Mais voici que le PDP se rebelle en annonçant ouvertement son intention de ne pas respecter l’interdiction publicitaire. C’est Maya Jribi, secrétaire générale du parti, qui dès le 7 septembre lors d’une conférence de presse brisa la première le tabou : elle a qualifié la mesure de l’ISIE d’ « excessive,  improductive et non justifiée ». Le principal argument avancé était que sur le plan international, « les partis recourent à la publicité pour faire valoir leurs programmes auprès du public jusqu’au dernier moment ».

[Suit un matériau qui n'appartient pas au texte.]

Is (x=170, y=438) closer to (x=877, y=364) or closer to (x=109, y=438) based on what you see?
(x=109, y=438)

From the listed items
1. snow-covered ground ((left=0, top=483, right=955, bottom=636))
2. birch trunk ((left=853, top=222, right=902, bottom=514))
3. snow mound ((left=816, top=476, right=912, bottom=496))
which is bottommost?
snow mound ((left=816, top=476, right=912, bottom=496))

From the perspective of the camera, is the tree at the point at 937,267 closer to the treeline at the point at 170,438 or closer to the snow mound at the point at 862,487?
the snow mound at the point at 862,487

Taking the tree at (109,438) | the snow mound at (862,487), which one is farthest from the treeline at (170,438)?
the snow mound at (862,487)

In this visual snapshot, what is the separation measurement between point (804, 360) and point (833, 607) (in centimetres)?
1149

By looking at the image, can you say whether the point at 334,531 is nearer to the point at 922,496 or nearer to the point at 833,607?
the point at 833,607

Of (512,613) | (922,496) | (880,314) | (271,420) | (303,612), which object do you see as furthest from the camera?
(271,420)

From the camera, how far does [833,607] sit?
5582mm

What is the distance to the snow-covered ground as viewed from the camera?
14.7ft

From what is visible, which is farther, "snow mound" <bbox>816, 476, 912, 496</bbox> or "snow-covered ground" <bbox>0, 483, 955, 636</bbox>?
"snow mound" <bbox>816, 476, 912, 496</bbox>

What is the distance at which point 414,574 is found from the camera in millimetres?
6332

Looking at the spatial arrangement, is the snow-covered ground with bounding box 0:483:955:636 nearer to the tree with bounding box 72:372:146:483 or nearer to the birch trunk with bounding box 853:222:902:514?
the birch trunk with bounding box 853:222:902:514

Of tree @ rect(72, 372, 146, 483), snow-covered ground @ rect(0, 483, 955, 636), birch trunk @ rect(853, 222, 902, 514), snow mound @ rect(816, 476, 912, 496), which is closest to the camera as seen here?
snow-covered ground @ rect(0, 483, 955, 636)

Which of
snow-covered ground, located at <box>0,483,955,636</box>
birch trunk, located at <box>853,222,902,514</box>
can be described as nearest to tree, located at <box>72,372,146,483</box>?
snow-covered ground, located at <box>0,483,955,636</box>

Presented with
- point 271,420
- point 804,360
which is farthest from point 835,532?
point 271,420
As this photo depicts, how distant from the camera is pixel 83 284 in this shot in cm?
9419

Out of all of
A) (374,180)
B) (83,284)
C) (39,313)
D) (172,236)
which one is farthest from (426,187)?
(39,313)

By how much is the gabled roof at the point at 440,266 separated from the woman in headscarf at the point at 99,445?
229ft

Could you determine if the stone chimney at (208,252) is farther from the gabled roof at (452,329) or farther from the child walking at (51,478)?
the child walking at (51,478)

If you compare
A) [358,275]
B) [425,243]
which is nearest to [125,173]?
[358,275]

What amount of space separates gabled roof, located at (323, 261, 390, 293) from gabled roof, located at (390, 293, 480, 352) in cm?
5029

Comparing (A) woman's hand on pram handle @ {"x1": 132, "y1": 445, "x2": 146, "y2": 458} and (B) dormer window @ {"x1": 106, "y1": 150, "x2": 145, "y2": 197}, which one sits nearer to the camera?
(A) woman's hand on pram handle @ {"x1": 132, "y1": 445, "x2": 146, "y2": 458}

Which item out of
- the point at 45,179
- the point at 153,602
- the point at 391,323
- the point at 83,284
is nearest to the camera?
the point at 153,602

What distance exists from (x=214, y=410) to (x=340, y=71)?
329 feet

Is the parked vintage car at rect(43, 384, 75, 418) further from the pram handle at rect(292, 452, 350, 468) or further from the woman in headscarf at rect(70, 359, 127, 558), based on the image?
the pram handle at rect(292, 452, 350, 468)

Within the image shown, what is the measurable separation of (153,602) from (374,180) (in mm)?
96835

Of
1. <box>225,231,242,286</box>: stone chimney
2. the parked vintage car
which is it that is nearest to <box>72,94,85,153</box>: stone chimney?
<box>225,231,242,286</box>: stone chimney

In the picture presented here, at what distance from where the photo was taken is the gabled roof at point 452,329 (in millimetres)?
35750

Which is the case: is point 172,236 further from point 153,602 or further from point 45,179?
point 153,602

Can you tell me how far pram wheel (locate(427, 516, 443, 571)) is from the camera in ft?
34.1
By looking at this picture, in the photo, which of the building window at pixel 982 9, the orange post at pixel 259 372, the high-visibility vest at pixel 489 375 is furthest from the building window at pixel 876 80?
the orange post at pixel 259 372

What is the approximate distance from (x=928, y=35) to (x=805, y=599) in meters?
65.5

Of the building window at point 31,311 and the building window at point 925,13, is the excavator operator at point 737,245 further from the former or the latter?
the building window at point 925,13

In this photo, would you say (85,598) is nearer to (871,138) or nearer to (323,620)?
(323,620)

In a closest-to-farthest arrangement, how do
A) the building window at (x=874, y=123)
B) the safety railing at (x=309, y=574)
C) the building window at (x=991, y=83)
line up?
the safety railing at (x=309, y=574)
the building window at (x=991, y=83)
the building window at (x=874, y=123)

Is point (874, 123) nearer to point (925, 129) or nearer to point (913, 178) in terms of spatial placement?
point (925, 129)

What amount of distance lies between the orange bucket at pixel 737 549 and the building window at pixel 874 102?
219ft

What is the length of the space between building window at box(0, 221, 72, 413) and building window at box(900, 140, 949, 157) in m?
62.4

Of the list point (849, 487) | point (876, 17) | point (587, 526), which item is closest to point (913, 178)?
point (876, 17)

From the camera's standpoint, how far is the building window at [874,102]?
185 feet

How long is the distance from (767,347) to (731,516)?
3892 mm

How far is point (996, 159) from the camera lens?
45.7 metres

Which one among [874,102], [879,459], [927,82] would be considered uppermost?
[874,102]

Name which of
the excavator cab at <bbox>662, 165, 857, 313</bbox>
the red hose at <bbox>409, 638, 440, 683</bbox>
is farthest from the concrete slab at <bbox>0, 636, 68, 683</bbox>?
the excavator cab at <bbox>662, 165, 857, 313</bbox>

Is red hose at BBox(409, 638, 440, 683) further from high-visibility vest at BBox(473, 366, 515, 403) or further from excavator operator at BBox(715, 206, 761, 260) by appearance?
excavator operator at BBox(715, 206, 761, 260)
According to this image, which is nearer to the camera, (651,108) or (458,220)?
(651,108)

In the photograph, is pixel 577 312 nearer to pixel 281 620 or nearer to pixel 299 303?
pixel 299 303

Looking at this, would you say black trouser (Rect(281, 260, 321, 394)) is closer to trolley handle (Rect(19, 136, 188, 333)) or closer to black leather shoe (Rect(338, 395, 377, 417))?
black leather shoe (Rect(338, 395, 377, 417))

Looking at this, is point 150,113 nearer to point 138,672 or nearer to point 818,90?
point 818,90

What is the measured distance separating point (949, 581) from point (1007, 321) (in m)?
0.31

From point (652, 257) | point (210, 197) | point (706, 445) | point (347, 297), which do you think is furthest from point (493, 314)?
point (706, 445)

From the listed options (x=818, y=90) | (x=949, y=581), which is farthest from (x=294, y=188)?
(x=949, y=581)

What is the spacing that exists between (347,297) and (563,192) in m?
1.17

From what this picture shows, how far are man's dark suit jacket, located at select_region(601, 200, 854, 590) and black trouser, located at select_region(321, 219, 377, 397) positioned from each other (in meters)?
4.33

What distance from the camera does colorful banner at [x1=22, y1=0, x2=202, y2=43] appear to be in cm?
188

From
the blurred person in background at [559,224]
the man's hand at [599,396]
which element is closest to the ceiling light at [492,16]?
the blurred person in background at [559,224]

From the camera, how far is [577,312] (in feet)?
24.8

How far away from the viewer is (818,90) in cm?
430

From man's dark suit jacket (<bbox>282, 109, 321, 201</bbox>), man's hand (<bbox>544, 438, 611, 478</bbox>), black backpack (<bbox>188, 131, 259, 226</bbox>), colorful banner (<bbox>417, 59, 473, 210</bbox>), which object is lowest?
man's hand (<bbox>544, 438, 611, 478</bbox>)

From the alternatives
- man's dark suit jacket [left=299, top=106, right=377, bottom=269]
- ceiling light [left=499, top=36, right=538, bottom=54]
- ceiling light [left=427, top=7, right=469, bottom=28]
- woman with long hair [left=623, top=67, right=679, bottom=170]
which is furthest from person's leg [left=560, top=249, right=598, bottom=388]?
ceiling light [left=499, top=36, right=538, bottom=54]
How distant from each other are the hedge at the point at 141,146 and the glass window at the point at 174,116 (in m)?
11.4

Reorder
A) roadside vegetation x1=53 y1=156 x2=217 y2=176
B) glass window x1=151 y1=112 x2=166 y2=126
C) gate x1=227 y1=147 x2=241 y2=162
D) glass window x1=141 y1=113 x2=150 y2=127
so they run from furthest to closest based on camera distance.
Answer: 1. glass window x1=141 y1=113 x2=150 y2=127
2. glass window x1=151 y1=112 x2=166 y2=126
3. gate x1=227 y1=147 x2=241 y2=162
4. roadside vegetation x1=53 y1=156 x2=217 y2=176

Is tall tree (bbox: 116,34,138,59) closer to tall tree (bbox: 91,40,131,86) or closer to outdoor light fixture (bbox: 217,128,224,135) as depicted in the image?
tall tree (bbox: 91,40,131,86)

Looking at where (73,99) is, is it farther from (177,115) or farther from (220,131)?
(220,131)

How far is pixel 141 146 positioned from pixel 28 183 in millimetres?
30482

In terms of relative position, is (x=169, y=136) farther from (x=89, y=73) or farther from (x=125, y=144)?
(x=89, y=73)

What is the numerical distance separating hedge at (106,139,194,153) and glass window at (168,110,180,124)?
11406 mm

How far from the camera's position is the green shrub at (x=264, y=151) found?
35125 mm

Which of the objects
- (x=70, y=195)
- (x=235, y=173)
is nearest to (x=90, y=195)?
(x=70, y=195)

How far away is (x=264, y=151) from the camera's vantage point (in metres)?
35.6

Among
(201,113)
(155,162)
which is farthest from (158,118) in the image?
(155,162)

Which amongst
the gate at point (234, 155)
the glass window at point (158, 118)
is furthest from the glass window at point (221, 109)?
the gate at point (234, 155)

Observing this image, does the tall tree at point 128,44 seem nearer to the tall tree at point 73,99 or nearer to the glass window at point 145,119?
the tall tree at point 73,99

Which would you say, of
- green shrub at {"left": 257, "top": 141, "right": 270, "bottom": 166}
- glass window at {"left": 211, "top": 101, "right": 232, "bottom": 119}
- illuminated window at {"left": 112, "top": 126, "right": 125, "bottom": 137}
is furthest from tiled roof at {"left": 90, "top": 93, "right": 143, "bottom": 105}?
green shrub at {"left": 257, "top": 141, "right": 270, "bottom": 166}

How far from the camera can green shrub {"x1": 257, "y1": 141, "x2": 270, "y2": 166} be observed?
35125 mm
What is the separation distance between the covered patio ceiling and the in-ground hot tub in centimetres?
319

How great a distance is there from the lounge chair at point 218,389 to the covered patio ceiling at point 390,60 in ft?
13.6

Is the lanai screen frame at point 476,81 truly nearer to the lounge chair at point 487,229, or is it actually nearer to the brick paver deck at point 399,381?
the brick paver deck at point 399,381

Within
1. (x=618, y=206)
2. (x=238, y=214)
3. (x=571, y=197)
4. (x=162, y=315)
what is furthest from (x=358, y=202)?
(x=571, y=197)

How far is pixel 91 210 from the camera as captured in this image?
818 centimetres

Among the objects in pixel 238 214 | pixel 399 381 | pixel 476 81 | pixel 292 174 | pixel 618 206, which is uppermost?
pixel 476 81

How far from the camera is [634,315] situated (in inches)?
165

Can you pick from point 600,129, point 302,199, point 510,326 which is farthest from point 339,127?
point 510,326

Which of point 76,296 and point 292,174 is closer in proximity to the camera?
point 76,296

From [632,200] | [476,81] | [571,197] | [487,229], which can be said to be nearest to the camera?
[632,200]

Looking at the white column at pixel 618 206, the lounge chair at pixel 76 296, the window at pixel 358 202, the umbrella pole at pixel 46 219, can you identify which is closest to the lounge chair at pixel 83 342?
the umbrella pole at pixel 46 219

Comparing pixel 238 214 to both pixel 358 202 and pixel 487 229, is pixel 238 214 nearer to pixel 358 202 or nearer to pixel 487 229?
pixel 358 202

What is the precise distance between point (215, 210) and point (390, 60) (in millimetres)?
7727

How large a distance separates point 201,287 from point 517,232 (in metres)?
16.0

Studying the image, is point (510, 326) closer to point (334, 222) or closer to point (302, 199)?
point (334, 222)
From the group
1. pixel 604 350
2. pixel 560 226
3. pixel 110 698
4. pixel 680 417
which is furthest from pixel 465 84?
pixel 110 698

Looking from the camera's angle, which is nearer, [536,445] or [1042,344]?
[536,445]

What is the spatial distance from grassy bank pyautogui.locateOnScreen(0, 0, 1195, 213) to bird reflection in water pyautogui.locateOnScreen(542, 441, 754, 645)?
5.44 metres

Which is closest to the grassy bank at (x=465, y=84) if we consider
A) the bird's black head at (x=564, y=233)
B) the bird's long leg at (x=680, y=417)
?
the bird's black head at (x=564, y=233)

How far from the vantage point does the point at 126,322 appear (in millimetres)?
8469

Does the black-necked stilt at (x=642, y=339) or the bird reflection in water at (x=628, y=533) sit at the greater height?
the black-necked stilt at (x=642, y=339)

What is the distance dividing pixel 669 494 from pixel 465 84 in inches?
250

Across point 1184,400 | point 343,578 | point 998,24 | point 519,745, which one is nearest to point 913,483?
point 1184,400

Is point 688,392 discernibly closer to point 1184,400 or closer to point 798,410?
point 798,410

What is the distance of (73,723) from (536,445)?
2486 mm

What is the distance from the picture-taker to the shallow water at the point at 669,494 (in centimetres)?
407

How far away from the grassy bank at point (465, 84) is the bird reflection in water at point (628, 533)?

Ahmed Nejib Chebbi, chef du PDP, lui emboîtait le pas hier en convoquant une deuxième conférence de presse dédiée à la question, au jour J de l’interdiction. Se montrant encore plus déterminé, il a même prôné la désobéissance face à une décision de Kamel Jandoubi qui ne se baserait selon lui sur aucune loi. D’autres voix dans d’autres partis, déjà très investis dans l’affichage urbain à l’image d’Afek, ont dans la foulé déjà profité de l’occasion pour s’engouffrer dans la brèche et remettre en question le fondement d’une mesure qui ne pouvait que leur déplaire.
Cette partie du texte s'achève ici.